**What you will do:** Write out the whole listing. Leave out nothing.

**Excerpted data:**
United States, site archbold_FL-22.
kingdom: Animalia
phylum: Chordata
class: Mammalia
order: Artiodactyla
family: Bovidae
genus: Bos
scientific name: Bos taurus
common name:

**Answer to the exercise:**
United States, site archbold_FL-22.
kingdom: Animalia
phylum: Chordata
class: Mammalia
order: Artiodactyla
family: Bovidae
genus: Bos
scientific name: Bos taurus
common name:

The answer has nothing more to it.